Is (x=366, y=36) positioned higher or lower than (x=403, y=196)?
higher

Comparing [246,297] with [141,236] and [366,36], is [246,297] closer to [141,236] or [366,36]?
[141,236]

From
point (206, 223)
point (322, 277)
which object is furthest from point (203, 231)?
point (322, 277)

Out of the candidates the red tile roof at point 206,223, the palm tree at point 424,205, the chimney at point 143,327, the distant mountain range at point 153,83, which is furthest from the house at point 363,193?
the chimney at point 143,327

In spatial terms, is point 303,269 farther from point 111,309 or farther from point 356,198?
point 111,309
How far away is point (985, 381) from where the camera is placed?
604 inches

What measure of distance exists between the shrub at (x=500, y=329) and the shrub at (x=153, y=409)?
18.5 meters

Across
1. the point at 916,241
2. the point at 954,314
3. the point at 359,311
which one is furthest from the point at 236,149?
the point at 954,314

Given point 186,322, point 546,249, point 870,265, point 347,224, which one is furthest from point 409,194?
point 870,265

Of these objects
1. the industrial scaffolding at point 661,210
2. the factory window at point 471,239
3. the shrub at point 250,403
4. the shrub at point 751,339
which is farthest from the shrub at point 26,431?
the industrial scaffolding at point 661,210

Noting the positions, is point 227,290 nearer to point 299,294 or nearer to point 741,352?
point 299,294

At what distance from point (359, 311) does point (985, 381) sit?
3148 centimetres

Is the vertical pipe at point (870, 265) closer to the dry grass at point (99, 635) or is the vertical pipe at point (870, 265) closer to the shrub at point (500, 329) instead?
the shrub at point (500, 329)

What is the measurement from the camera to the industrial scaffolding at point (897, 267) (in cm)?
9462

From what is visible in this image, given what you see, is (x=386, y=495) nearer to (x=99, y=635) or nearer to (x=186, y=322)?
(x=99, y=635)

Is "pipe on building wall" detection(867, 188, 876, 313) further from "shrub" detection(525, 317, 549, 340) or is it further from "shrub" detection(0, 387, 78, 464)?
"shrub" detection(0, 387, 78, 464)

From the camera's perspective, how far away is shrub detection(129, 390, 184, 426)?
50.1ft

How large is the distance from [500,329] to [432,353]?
══════
### Task instructions
Copy the records from the line containing "What is the" through the end of the records, including the requests. Increase every number in the answers, both distances and coordinates, by 112, and leave the numbers in the requests unchanged.

### Final answer
What is the measurement from the camera to the industrial scaffolding at point (897, 267) (in cm)?
9574

From what is visible in this image, given what you see, is (x=386, y=495) nearer to (x=99, y=635) or nearer to (x=186, y=322)?
(x=211, y=747)

Is "pipe on building wall" detection(867, 188, 876, 313) further from "shrub" detection(525, 317, 549, 340) or is it further from "shrub" detection(0, 387, 78, 464)?
"shrub" detection(112, 499, 190, 576)

From the camera's perspective, how far away is shrub detection(129, 390, 184, 426)?
162.1ft

How large is the distance from [500,329] to [432,353]?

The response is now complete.